Muon Track Reconstruction in the ATLAS Experiment

he Muon Spectrometer for the Atlas experiment at the LHC is designed to identify muons with transverse momentum greater than 3 GeV/c and measure muon momenta with high precision up to the highest momenta expected at the LHC. The 50-micron sagitta resolution translates into a transverse momentum resolution of 10% for muon transverse momenta of 1 TeV/c. Precise tracking is provided by Monitored Drift Tubes at central and forward rapidities and by Cathode Strip Chambers at very forward rapidities. Dedicated alignment systems are a critical component of the design to attain such precision. Final muon tracks are obtained by combining tracks from the Muon Spectrometer and the Inner Detector. We review the recent changes to the design of the muon reconstruction software and discuss new pattern recognition approaches developed to fully exploit the capabilities of the ATLAS detector.
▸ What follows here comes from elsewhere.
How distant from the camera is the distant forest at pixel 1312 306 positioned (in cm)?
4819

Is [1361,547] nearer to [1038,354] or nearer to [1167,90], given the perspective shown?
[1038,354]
Track fitting and the handling of the inert material are also presented. The pattern recognition algorithms are required to be fast and efficient for use in the high-level trigger, and they have been designed to take advantage of the characteristics of the signals from the different detector technologies. Finally, we present the latest muon reconstruction performance results based on detailed studies with realistic Monte Carlo simulation, including the impact of anticipated background in the ATLAS detector and of misalignments.